— WHAT IS NEEDED —
Continue the passage below on the EPA's proposed ACE rule and its possible impact on MGE, picking up after its final sentence.

— TEXT PASSAGE —
----------

In August 2018, the EPA proposed the ACE rule which would replace the CPP, if successfully implemented. The ACE proposal directs states to submit plans to the EPA for approval that implement standards of performance (called Best System of Emissions Reductions, or BSER) for individual EGUs over 25 MW. ACE defines BSER as on-site, heat-rate efficiency improvements, whereas the CPP defines BSERs using carbon dioxide emission performance rates. Simple cycle units such as smaller combustion units, and combined cycle units such as the WCCF are exempt from the proposed rule. Under the ACE proposal, if a state fails to prepare a plan, or its plan is not approved by the EPA, a federal implementation plan will be issued for that state. The proposed ACE as it is currently written has the potential to impact Blount, Columbia, and the Elm Road Units.

Given the pending legal proceedings, and the proposed ACE rule, the nature and timing of any final requirements is subject to uncertainty. MGE is unable to determine with any certainty the impact of the CPP and proposed ACE rule on our operations. If an ACE rule is implemented substantially in the form of the CPP rule, it is expected to have a material impact on MGE. MGE will continue to monitor developments with the proposed ACE rule, the CPP rule, and related litigation.

----------

— EXCERPTED DATA —
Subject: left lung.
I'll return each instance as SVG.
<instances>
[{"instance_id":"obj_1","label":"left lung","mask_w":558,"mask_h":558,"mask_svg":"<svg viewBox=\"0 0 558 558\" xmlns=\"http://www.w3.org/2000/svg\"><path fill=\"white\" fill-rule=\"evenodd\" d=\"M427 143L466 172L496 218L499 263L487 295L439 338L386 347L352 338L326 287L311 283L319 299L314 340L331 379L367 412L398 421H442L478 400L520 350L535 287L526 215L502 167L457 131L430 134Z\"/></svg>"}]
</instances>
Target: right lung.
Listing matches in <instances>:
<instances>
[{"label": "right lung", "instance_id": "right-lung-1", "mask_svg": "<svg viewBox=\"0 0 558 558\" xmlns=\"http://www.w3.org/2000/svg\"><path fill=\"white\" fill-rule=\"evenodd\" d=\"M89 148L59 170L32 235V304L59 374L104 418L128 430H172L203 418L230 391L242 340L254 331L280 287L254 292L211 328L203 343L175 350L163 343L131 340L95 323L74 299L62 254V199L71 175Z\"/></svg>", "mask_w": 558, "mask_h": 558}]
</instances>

----------

— OUTPUT BELOW —
National Ambient Air Quality Standards (NAAQS) and Related Rules

The EPA's NAAQS regulations have been developed to set ambient levels of six pollutants to protect sensitive human populations (primary NAAQS) and the environment (secondary NAAQS) from the negative effects of exposure to these pollutants at higher levels. The Clean Air Act requires that the EPA periodically review, and adjust as necessary, the NAAQS for these six air pollutants. The EPA's NAAQS review can result in a lowering of the allowed ambient levels of a pollutant, a change in how the pollutant is monitored, and/or a change in which sources of that pollutant are regulated. States implement any necessary monitoring and measurement changes and recommend areas for attainment (meets the ambient requirements) or nonattainment (does not meet these standards). The EPA makes the final attainment and nonattainment determinations. States must come up with a state implementation plan (SIP) to get nonattainment areas into attainment and maintain air quality in attainment areas. A company with facilities located in a nonattainment area will be most affected. Their facilities may be subject to additional data submissions and measurement during permitting renewals, their facilities may need to meet new emission limitations set by the SIP (which could result in significant capital expenditures), and the company may have additional expenses and/or difficulties expanding existing facilities or building new facilities. The process from determining acceptable primary and/or secondary NAAQS to executing SIPs can take years. Since the NAAQS regulations have the potential to affect both existing and new facilities in areas, MGE continuously monitors changes to these rules to evaluate whether changes could impact its operations. In addition, the EPA has adopted interstate transport rules, such as the CSAPR, to address contributions to NAAQS nonattainment from upwind sources in neighboring states. In the following paragraphs we discuss specific NAAQS and transport rule developments that may affect MGE.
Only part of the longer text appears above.